Bethencourt was one of the driving forces behind the UP NOW campaign, along with local advocates Emily von W. Gilbert and Sahar Muranovic.
The sheer rapidity and quantity of the signature collection attests to the popularity of the concept and the energy of these and other extraordinarily passionate and motivated activists, veteran organizers and parent volunteers alike. (After the signatures were submitted, the PBA, through their law firm, threatened yet another legal challenge, claiming that the number of signatures collected was impossibly high.)
The startling success of UP NOW meant that Preschool for All was forced to respond to its pressure from the left. UP NOW’s qualification resulted in an unusual situation: two competing preschool measures were now on the ballot. Neither campaign wanted to split votes and confuse voters, so through some bureaucratic maneuvering, the UP NOW measure was passed and repealed. The two camps then negotiated a combined plan: the remaining ballot measure, 26-214, would proceed under the banner and leadership of Preschool for All, but it would now incorporate most of the more radical demands of UP NOW.
During initial rollout, the program will still be restricted to low-income families. But the grassroots leverage applied by UP NOW is responsible for ensuring that access will be fully universal by fall 2030, and for establishing the funding via progressive income tax that makes the measure a true exercise in redistribution. The wage floor was also raised substantially, set at 135 percent of the local minimum. Lead pre-K teachers will be paid at a rate comparable to kindergarten teachers in the region, and the wage floor will also apply to assistants, which is unique — other universal programs have only set wage floors for lead teachers.
There are additional facets of the final measure that make it particularly robust. Critically, it upholds the right of teachers to unionize. Measure 26-214 also prohibits suspensions and expulsions, which can often be a vector for implicit racial bias. Schooling and care will be available in a wide variety of settings: parents can select classes and schools tailored to different teaching styles, languages and cultural environments, and times of day. All programs will adhere to Oregon’s Early Learning and Kindergarten Guidelines, which “focus on developing the whole child by addressing social-emotional skills, approaches to learning, early literacy, vocabulary, early math skills, and physical/motor development, in a playful and developmentally appropriate way” — in contrast to stultifying or high-pressure programs that undermine enthusiasm and thereby achievement.

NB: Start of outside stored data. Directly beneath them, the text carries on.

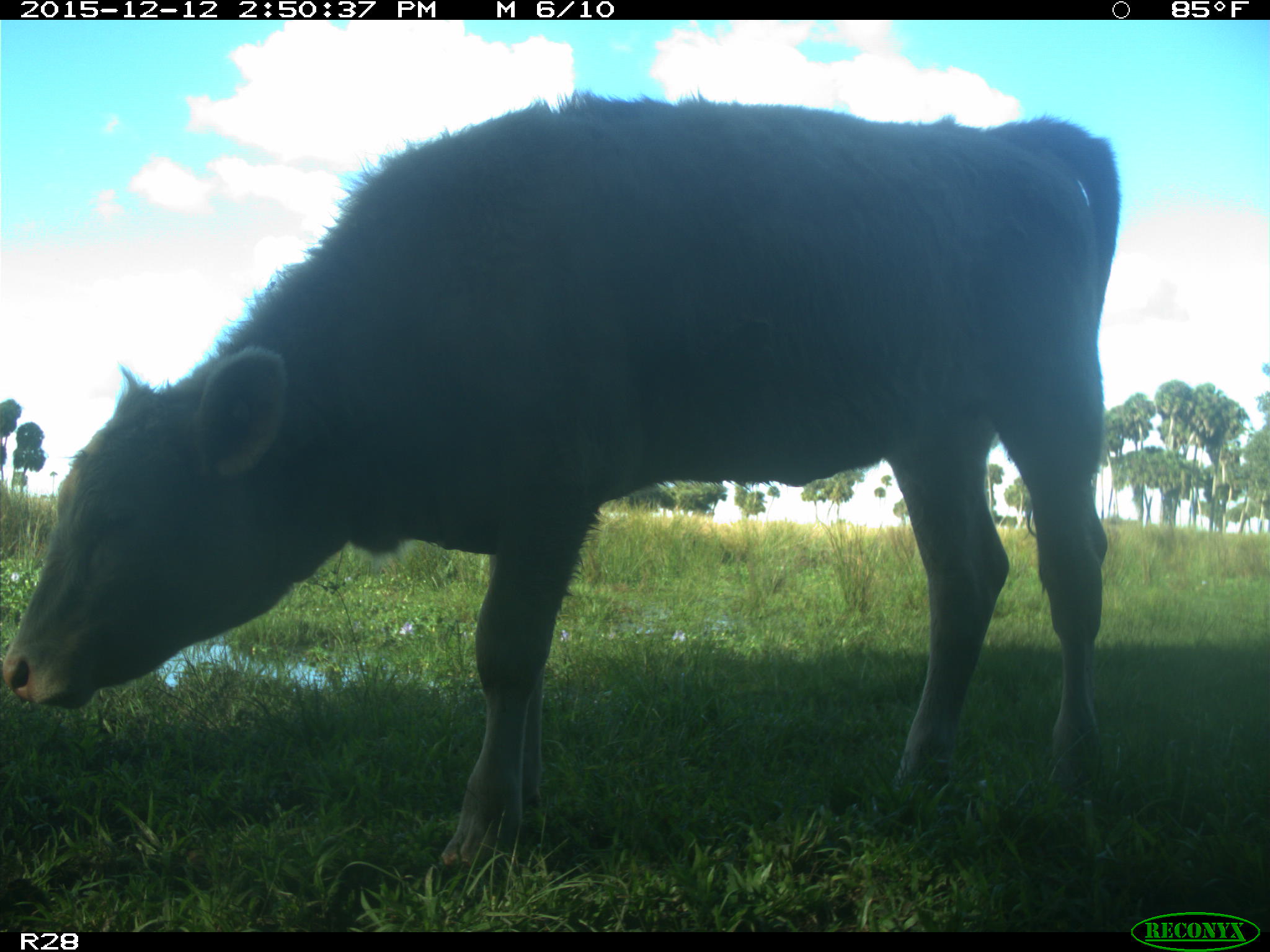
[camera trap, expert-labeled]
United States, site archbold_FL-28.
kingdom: Animalia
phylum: Chordata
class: Mammalia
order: Artiodactyla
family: Bovidae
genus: Bos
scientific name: Bos taurus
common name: domestic cow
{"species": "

All these stipulations were carefully designed to sidestep the pitfalls that have compromised other preschool programs. For now, because of the strident demands of socialists and activists, Measure 26-214 is the only proposal in the country that reaches this far in its ambitions. Because of its resounding success at the ballot box, as the program is rolled out, Multnomah County will now serve as a testbed — a microcosm of what U.S. education might look like if we began to commit to the kind of civic endeavors that deliver outsize benefits to society at large, and to disadvantaged and working-class people in particular. Implementing a genuinely egalitarian early education program at national scale would be an enormous challenge, but Multnomah preschools may come to serve as a paradigmatic example, as they will strive for the ideals of true universality, high-quality curricula, socioeconomic justice and fair teacher pay. At the very least, the passage of this measure will improve the circumstances of thousands of children and families in Oregon. It’s a testament to the appeal of and dire need for these kinds of programs that voters so overwhelmingly approved it. And now, Multnomah County will have the chance to stand as an exemplar of the promise of radical equality inherent in universal preschool.
Note: This article has been updated to incorporate the electoral results concerning the ballot measure.
*Disclosure: The author of this piece is a member of the Portland chapter of the Democratic Socialists of America.